Mırıldanmalarıma karşılık ikili bana kötü bir bakış atmış ve deyim yerindeyse kapa çeneni demişlerdi. Çenemi kapatarak sütümü azar azar yudumlamaya devam ettim. Elbette 19.yüzyılda yaşamış bir bunağın uydurmalarını önemsiyordum çünkü çalışma alanımız aynıydı ce her zaman bu aptal hikayelerin bir gerçeklik payı olurdu.
Torununa anlattığı bir hikaye olduğundan yola çıkarsak gerçeklik ve hayal ürününü birbirine girintilemiş ve deli saçması bir şey oluşturmuştu.
"Poseidon'u hepiniz biliyorsunuzdur herhalde?" Diyen Namjoon ile Jungkook kafasını sallamıştı.
Ergenlik dönemimde Yunan tanrılarına kafa taktığımı hesaba katarsam, evet kesinlikle biliyordum.
"Bu kısımları atlayıp asıl meseleye gelebiliriz bence."
"Pekala." Sütünden yudumunu alıp bir süre bakışlarını bardağının üzerine sabitledi. "Nasıl anlatsam bilmiyorum."

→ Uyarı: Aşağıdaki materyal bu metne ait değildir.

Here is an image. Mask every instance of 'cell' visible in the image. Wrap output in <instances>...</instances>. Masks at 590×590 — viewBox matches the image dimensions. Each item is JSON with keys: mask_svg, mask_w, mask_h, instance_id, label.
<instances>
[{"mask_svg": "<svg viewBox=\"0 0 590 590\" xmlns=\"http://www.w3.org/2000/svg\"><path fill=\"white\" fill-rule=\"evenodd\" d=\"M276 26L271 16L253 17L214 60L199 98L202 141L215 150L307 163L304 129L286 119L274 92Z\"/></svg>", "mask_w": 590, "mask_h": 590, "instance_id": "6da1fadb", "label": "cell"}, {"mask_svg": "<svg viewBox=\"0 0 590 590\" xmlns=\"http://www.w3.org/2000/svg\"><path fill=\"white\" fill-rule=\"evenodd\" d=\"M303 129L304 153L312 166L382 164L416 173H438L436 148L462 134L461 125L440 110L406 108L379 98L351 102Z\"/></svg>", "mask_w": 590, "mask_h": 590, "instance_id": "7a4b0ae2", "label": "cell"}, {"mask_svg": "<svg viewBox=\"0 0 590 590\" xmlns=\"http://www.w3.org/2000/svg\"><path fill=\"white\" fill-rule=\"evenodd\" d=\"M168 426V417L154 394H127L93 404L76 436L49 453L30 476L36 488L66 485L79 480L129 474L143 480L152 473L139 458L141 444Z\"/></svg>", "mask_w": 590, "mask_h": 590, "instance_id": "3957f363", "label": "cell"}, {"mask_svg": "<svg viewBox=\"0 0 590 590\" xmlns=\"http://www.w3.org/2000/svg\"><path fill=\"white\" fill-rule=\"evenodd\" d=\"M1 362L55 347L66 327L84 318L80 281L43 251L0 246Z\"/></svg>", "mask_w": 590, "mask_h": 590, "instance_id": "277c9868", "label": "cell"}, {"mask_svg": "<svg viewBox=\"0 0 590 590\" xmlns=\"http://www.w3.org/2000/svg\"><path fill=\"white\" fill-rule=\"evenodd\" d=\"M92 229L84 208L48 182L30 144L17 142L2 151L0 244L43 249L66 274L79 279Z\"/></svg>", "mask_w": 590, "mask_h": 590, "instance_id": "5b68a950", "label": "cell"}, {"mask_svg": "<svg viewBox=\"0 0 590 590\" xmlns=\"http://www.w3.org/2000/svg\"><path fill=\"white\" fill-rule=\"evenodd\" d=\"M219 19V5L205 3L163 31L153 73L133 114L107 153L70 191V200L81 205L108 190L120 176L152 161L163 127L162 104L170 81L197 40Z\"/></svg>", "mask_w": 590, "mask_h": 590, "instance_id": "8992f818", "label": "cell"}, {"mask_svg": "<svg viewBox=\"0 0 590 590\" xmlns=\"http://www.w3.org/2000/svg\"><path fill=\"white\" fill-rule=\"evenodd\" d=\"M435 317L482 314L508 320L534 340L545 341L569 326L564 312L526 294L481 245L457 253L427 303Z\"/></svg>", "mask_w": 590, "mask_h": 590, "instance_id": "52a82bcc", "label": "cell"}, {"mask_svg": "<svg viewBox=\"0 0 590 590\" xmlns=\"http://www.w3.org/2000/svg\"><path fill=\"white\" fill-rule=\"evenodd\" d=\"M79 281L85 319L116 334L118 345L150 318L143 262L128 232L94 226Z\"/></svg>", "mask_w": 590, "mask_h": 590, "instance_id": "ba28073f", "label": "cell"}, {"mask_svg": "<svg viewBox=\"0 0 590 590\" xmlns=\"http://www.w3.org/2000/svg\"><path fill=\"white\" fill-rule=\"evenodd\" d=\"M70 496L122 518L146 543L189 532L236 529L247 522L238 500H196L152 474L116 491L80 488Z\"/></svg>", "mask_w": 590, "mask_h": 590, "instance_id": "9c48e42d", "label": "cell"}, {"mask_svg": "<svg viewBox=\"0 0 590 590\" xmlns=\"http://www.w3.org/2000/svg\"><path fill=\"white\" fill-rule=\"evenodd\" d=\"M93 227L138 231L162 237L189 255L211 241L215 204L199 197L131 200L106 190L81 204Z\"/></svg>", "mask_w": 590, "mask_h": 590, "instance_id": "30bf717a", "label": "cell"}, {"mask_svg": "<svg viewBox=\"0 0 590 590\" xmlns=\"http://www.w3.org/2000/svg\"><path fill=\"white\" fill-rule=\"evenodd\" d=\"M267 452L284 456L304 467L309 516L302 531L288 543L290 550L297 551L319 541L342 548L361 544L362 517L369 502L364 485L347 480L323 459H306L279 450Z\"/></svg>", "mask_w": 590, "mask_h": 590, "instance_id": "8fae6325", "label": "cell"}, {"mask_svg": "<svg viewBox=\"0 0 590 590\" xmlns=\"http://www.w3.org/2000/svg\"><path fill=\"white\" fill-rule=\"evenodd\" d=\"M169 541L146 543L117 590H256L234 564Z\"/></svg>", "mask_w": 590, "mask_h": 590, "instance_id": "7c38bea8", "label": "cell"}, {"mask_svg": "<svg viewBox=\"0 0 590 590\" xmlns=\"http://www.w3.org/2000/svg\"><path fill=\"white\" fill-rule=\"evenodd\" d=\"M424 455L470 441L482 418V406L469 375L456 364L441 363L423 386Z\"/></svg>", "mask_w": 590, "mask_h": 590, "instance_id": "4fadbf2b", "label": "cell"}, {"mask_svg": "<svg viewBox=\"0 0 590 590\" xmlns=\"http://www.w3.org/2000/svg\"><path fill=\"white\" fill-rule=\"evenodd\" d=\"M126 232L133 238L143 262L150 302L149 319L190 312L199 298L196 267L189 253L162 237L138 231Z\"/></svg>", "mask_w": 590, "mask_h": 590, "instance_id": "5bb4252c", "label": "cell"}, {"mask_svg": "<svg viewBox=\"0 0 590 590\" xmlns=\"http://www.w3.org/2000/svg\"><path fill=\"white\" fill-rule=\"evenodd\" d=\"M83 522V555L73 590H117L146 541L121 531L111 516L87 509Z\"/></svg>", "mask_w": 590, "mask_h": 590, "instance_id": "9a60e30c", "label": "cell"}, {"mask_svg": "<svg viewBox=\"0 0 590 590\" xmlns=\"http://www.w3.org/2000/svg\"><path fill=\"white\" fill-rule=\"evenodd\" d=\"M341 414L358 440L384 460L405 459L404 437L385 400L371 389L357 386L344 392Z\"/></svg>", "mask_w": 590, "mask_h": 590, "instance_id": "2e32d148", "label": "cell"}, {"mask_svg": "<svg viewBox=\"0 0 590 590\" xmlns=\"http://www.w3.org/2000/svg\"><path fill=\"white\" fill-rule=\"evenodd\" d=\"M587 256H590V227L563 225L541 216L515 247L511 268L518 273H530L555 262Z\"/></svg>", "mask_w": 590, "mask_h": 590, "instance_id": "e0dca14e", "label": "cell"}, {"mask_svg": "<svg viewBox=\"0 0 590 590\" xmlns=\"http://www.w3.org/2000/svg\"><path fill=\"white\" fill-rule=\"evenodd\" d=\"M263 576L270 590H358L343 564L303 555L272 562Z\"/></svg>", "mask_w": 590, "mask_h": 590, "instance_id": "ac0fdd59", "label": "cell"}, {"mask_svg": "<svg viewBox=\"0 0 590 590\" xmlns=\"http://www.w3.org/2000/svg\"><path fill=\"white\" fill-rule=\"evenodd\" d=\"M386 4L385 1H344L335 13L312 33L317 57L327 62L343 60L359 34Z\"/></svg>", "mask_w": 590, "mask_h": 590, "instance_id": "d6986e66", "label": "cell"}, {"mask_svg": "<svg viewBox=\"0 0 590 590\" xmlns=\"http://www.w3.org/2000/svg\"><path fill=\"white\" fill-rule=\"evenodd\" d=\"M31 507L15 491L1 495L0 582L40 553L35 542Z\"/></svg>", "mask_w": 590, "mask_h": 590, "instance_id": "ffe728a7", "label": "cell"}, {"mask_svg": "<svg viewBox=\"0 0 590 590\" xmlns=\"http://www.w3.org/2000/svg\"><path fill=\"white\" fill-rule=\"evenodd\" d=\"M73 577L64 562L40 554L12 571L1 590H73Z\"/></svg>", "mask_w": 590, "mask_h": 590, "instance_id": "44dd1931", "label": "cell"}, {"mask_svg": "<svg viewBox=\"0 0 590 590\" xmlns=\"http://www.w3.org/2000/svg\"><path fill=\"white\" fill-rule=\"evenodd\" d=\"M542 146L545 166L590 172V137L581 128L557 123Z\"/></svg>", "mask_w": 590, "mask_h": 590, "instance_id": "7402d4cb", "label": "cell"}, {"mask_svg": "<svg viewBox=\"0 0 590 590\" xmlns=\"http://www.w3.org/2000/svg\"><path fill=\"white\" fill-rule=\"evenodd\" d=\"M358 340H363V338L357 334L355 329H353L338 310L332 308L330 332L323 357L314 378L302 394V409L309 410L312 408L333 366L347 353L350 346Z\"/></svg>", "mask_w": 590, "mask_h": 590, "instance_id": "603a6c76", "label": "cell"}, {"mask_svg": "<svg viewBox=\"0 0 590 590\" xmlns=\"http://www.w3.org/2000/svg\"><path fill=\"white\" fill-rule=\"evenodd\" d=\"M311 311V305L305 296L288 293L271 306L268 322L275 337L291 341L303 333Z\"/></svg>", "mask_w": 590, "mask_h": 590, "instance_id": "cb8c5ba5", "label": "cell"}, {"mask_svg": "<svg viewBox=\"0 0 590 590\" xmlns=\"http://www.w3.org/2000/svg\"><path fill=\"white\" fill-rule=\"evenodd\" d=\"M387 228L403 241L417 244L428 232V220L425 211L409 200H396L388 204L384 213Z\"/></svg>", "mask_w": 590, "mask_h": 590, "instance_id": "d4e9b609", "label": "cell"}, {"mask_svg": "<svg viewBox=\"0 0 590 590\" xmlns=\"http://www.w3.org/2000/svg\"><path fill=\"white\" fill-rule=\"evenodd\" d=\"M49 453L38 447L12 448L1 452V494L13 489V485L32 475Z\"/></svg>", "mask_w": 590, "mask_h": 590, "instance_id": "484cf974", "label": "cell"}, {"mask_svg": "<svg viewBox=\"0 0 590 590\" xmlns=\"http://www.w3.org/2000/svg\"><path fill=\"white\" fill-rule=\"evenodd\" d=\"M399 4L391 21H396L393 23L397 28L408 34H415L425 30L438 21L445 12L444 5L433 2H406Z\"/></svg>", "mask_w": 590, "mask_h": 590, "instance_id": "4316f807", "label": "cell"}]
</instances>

"Namjoon açık olmak gerekirse bu hikayenin uydurulmuş bir kurgu olduğunu düşünüyorum fakat aynen büyük babanın anlattığı gibi aktarırsan abartılan yerleri ayıklar ve ona göre bir yol çizerim."
"Jimin." Jungkook tekrar uyarıda bulunmuş ve gözlerimin içine ne yapıyorsun dercesine bir bakış atmıştı.
Evet haklıydı. Evet ben kaba biriydim. Ve evet yine ben lanet olası bir adamdım. Çünkü her şeyi sorgulamak beni bu duruma düşürmüştü. Peki lanet olası ben bunu umursuyor muydun?
Hayır.
"Sanırım seni anlayabiliyorum Jimin. Sorun değil ben de bu durumlar yaşanmaya başlamadan önce aynen böyle düşünüyordum. Gece yatmadan önce dinlenen bir masaldan ileriye gitmemişti hiç."
Parmağı ile kalbinin üzerini işaret edip "Fakat tam da bundan yaklaşık iki sene öncesindeki depremde babamı kaybedince anladım ki bu durum hiçte deli saçması bir şey değil." Dedi.
Sustum. Çünkü yaşadığı kaybın üzerine dudaklarımı açamıyordum. Üzgünüm demek istiyordum. Üzgünüm çünkü engelleyemedim. Beni dinlemediler çünkü vasıfsız elemanın tekiydim diyemedim.
"Kaybın için üzgünüz Namjoon. Jimin sadece olaya profesyonelce bakmaya çalışıyor çünkü anlayacağın en ufak bir ayrıntı olayın seyrini değiştirebilir."
Jungkook beni açıklamaya çalışırken nasıl bir ruh halinde olduğumu anlamış gibi masanın altından elimi kavramıştı. Bu beklediğim bir şey değildi. Daha birkaç gün öncesinde benden köşe bucak kaçıyor olan adam şimdi yanımda olduğunu bana hissettiriyordu.
Jeon gerçekten dengesiz herifin tekiydi.
"Namjoon ben." Derin bir nefes aldım o depremde bir yakınlarını kaybeden kişilerden birisi de bendim ve bu hiç kolay bir durum değildi. Ne söylersem söyleyeyim anlamsız kalacaktı. Jungkook elimi sıkarak beni cesaretlendirirken kendimi toparlayıp söze devam ettim.